« Le Racisme ordinaire au travail » : une psychologue met en lumière le calvaire vécu par ses sufferers

« J’ai compris qu’elle voulait me détruire. Tous les matins, j’étais pliée en deux rien qu’à l’idée de me rendre au travail. Je vomissais, je pleurais, j’avais des crises d’angoisse, je ne dormais pas la nuit, mais il fallait que j’y aille. Cela a duré environ huit mois. » Face à sa psychologue, Esther revient sur le calvaire qu’elle a vécu dans la société d’événementiel où elle travaillait.

Sa directrice multipliait les humiliations. « Elle s’est mise à me parler petit nègre en permanence. C’était comme si j’étais sotte. Elle répétait comme un leitmotiv : “Moi pas comprendre toi.” » La quinquagénaire, métisse, a été durablement marquée : elle a été licenciée voici plus de trois ans et porte toujours une intense souffrance. « Je ne m’en sors pas », reconnaît-elle. Le cheminement avec sa psychologue lui permettra progressivement de retrouver de la sérénité, en décryptant notamment les rapports de domination qui se jouaient derrière les préjugés raciaux.

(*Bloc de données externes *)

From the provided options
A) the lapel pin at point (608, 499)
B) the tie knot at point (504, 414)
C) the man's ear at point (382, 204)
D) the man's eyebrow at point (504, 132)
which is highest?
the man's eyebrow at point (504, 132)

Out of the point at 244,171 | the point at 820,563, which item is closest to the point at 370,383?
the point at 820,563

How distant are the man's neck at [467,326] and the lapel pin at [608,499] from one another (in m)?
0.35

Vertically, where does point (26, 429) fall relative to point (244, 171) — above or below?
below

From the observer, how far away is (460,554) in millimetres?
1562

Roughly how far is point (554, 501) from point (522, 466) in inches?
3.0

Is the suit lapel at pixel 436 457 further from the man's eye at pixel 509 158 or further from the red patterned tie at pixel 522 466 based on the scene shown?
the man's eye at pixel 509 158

Dans son ouvrage, Le Racisme ordinaire au travail (Erès), la psychologue Marie-France Custos-Lucidi revient sur l’histoire vécue par sept de ses patients. Esther, Inaya ou Abdel… Tous ont connu de grandes souffrances dans le cadre professionnel, victimes de racisme et de discriminations. La psychologue met en lumière leurs douleurs, les nœuds psychiques dont ils vont tenter, séance après séance, de se libérer, mais aussi les processus déployés par leurs encadrants pour les soumettre.

On est saisi, au fil des pages, par les similitudes entre les différentes expériences relatées. La volonté d’excellence qui anime certains salariés, le travail intense fourni, et la difficulté à trouver des postes équivalents à leur niveau de diplôme. L’acceptation, aussi, durant de longs mois, des brimades. La collaboration, parfois, à un système dont ils réprouvent pourtant l’éthique.

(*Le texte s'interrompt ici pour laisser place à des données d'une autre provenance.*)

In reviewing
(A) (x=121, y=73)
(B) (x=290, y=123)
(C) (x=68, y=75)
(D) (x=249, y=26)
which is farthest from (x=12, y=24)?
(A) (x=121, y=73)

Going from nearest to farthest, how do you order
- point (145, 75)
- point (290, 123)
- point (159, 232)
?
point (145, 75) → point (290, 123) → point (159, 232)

Une « servitude volontaire »

Pour « sécuriser [un] titre de séjour » ou pour tenter d’intégrer un monde des « puissants » qui se refuse à eux, ils endurent, pris dans une « servitude volontaire ». Leur implication dans le système qui les ronge est une autre source de souffrance. Mais c’est en prenant conscience de cette même implication qu’ils parviendront à desserrer l’étau et à retrouver leur souffle vital.

L’ouvrage nous permet de suivre pas à pas les patients, de comprendre les mécanismes subtils qui s’expriment, en eux, dans leur quête d’une « place sociale ». Le parcours professionnel croise l’histoire personnelle, familiale. De multiples facteurs s’entremêlent pour expliquer leurs agissements et, par extension, leur souffrance. Abdel, ingénieur de base de données, se souvient ainsi qu’enfant, sa mère lui répétait : « Ne faites pas de bruit, n’ayez de problèmes avec personne. » Cette assignation permet de mieux comprendre la relative passivité dont il fait preuve face aux humiliations et à un parcours professionnel qui l’affecte.